BACKGROUND: Dementia is a common chronic condition, mainly affecting older adults, characterised by a progressive decline in cognitive and functional abilities. Medical treatments for dementia are limited. Cannabinoids are being investigated for the treatment of dementia.
OBJECTIVES: To determine the efficacy and safety of cannabinoids for the treatment of dementia.
SEARCH METHODS: We searched ALOIS - the Cochrane Dementia and Cognitive Improvement Group's Specialised Register - on 8 July 2021, using the terms cannabis or cannabinoid or endocannabinoid or cannabidiol or THC or CBD or dronabinol or delta-9-tetrahydrocannabinol or marijuana or marihuana or hashish. The register contains records from all major healthcare databases (the Cochrane Library, MEDLINE, Embase, PsycINFO, CINAHL, LILACS), as well as from many clinical trials registries and grey literature sources.

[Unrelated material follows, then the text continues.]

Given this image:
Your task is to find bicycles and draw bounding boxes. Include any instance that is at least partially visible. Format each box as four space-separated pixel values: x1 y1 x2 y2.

SELECTION CRITERIA: We included all randomised controlled trials (RCTs) of cannabinoids for the treatment of dementia. We included participants of any age and of either sex with diagnosed dementia of any subtype, or with unspecified dementia of any severity, from any setting. We considered studies of cannabinoids administered by any route, at any dose, for any duration, compared with placebo, no treatment, or any active control intervention.
DATA COLLECTION AND ANALYSIS: Two review authors independently screened and selected studies for inclusion, extracted data, and assessed the risk of bias in included studies. When necessary, other review authors were involved in reaching consensus decisions. We conducted meta-analyses using a generic inverse variance fixed-effect model to derive estimates of effect size. We used GRADE methods to assess our confidence in the effect estimates.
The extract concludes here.